Re: Slow write speed on 3-node cluster with 6* SATA Harddisks (~ 3.5 MB/s)

Hermann Himmelbauer <hermann@xxxxxxx> · Wed, 6 Nov 2019 17:56:41 +0100

Dear Vitaliy, dear Paul,

Changing the block size for "dd" makes a huge difference.

However, still some things are not fully clear to me:

As recommended, I tried writing / reading directly to the rbd and this
is blazingly fast:

fio -ioengine=rbd -name=test -direct=1 -rw=read -bs=4M -iodepth=16
-pool=SATA -rbdname=vm-100-disk-0

write: IOPS=40, BW=160MiB/s (168MB/s)(4096MiB/25529msec)
read: IOPS=135, BW=542MiB/s (568MB/s)(4096MiB/7556msec)

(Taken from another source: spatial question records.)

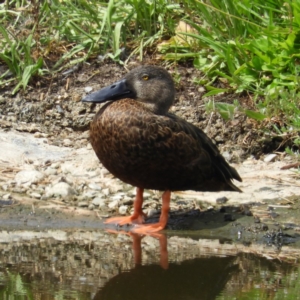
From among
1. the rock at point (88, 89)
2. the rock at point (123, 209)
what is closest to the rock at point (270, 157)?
the rock at point (123, 209)

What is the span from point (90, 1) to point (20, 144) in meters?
2.22

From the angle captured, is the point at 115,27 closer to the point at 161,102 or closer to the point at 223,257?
the point at 161,102

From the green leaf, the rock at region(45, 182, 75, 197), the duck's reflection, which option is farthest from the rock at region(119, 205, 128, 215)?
the green leaf

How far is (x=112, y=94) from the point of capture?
5.59 m

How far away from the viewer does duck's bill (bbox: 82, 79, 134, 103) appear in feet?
18.3

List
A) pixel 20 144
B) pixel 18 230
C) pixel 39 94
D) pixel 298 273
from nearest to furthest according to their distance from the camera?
1. pixel 298 273
2. pixel 18 230
3. pixel 20 144
4. pixel 39 94

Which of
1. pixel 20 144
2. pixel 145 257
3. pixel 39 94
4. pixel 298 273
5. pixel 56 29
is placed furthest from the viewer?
pixel 56 29

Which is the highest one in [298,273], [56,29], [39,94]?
[56,29]

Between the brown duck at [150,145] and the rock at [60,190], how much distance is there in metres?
0.53

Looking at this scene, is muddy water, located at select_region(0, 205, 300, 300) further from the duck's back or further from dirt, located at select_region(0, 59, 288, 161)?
dirt, located at select_region(0, 59, 288, 161)

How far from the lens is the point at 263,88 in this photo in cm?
726

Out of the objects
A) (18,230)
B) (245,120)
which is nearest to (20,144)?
(18,230)

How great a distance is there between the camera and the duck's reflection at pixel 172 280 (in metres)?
3.94

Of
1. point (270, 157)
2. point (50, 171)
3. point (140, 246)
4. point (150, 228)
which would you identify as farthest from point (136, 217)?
point (270, 157)
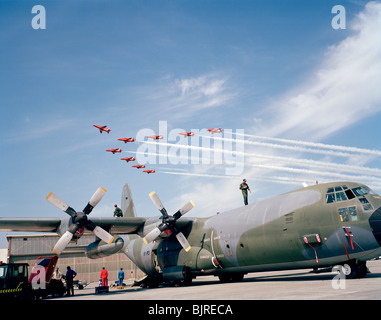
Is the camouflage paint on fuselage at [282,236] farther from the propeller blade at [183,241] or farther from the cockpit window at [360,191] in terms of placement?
the propeller blade at [183,241]

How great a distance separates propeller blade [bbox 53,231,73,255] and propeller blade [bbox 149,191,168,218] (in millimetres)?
5838

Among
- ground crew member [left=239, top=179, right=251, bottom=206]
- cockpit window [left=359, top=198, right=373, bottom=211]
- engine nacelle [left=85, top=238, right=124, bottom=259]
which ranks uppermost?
ground crew member [left=239, top=179, right=251, bottom=206]

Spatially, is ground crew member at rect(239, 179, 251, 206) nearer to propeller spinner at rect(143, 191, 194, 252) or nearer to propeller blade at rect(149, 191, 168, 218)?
propeller spinner at rect(143, 191, 194, 252)

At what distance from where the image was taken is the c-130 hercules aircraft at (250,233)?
16406mm

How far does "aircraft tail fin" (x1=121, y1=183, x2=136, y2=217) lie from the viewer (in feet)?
113

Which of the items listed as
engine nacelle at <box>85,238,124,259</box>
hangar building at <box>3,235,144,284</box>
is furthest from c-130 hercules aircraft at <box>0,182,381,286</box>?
hangar building at <box>3,235,144,284</box>

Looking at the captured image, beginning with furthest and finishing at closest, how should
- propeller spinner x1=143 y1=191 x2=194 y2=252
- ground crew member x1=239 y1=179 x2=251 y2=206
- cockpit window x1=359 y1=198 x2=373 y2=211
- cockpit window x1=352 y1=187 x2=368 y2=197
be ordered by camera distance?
ground crew member x1=239 y1=179 x2=251 y2=206
propeller spinner x1=143 y1=191 x2=194 y2=252
cockpit window x1=352 y1=187 x2=368 y2=197
cockpit window x1=359 y1=198 x2=373 y2=211

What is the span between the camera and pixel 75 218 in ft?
71.6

When I do the same within the virtual machine, I get the following results:

fio --filename=/dev/vdb -name=test -direct=1 -rw=write -bs=4M -iodepth=16

-------- cache = writeback ----------
Blocksize: 4M:
read : io=4096.0MB, bw=97640KB/s, iops=23, runt= 42957msec
write: io=4096.0MB, bw=85250KB/s, iops=20, runt= 49200msec

Blocksize: 4k:
read : io=4096.0MB, bw=3988.6KB/s, iops=997, runt=1051599msec
write: io=4096.0MB, bw=14529KB/s, iops=3632, runt=288686msec
-------------------------------------

The speeds are much slower whereas I don't really know why.
Nevertheless, this seams also really reasonable, although it's strange
that there's no difference between "cache = unsafe" and "cache =
writeback". Moreover, I find it strange that reading with 4k-blocks is
that slow, while writing is still o.k.

My virtual machine is Debian 8, with a paravirtualized block device
(/dev/vdb), the process (and qemu parameters) look like the following:

root     1854681 18.3  8.0 5813032 1980804 ?     Sl   16:00  20:55
/usr/bin/kvm -id 100 -name bya-backend -chardev
socket,id=qmp,path=/var/run/qemu-server/100.qmp,server,nowait -mon
chardev=qmp,mode=control -chardev
socket,id=qmp-event,path=/var/run/qmeventd.sock,reconnect=5 -mon
chardev=qmp-event,mode=control -pidfile /var/run/qemu-server/100.pid
-daemonize -smbios type=1,uuid=e53d6e2d-708e-4511-bb26-b0f1aefd81c6 -smp
4,sockets=1,cores=4,maxcpus=4 -nodefaults -boot
menu=on,strict=on,reboot-timeout=1000,splash=/usr/share/qemu-server/bootsplash.jpg
-vnc unix:/var/run/qemu-server/100.vnc,password -cpu
kvm64,+lahf_lm,+sep,+kvm_pv_unhalt,+kvm_pv_eoi,enforce -m 4096 -device
pci-bridge,id=pci.1,chassis_nr=1,bus=pci.0,addr=0x1e -device
pci-bridge,id=pci.2,chassis_nr=2,bus=pci.0,addr=0x1f -device
piix3-usb-uhci,id=uhci,bus=pci.0,addr=0x1.0x2 -device
usb-tablet,id=tablet,bus=uhci.0,port=1 -device
VGA,id=vga,bus=pci.0,addr=0x2 -device
virtio-balloon-pci,id=balloon0,bus=pci.0,addr=0x3 -iscsi
initiator-name=iqn.1993-08.org.debian:01:7c6dc4c7e9f -drive
if=none,id=drive-ide2,media=cdrom,aio=threads -device
ide-cd,bus=ide.1,unit=0,drive=drive-ide2,id=ide2,bootindex=200 -drive
file=/mnt/pve/pontos-images/images/100/vm-100-disk-2.raw,if=none,id=drive-virtio0,cache=writeback,format=raw,aio=threads,detect-zeroes=on
-device
virtio-blk-pci,drive=drive-virtio0,id=virtio0,bus=pci.0,addr=0xa,bootindex=100
-drive
file=rbd:SATA/vm-100-disk-0:conf=/etc/pve/ceph.conf:id=admin:keyring=/etc/pve/priv/ceph/SATA.keyring,if=none,id=drive-virtio1,cache=writeback,format=raw,aio=threads,detect-zeroes=on
-device virtio-blk-pci,drive=drive-virtio1,id=virtio1,bus=pci.0,addr=0xb
-netdev
type=tap,id=net0,ifname=tap100i0,script=/var/lib/qemu-server/pve-bridge,downscript=/var/lib/qemu-server/pve-bridgedown
-device
e1000,mac=46:22:36:C3:37:7E,netdev=net0,bus=pci.0,addr=0x12,id=net0,bootindex=300
-machine type=pc

In case you have some further speedup-hints for me, I'm glad.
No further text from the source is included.